──────── Dataset section ────────
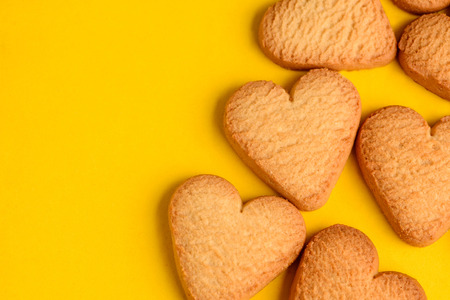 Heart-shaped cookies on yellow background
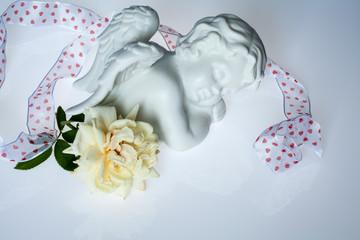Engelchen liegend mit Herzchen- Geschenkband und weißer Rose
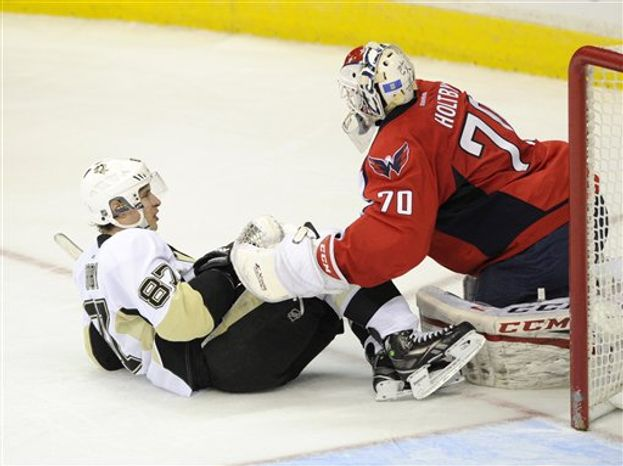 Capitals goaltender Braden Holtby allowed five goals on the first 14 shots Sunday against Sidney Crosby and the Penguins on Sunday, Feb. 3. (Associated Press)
────────
Task item ->
Could you give back the full listing word for word, leaving out the images?

Written response ->
 Heart-shaped cookies on yellow background
Engelchen liegend mit Herzchen- Geschenkband und weißer Rose
 Capitals goaltender Braden Holtby allowed five goals on the first 14 shots Sunday against Sidney Crosby and the Penguins on Sunday, Feb. 3. (Associated Press)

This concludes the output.